===== DATA TO PROCESS

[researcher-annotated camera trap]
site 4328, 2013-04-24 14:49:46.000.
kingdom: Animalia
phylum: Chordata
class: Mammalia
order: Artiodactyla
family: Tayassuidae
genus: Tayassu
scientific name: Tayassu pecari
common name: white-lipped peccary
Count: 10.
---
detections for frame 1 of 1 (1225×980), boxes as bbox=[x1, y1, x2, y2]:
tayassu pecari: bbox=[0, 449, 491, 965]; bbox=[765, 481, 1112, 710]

==========

# [WORK INSTRUCTIONS]
Return every entry verbatim.

# [YOUR RESPONSE]
[researcher-annotated camera trap]
site 4328, 2013-04-24 14:49:46.000.
kingdom: Animalia
phylum: Chordata
class: Mammalia
order: Artiodactyla
family: Tayassuidae
genus: Tayassu
scientific name: Tayassu pecari
common name: white-lipped peccary
Count: 10.
---
detections for frame 1 of 1 (1225×980), boxes as bbox=[x1, y1, x2, y2]:
tayassu pecari: bbox=[0, 449, 491, 965]; bbox=[765, 481, 1112, 710]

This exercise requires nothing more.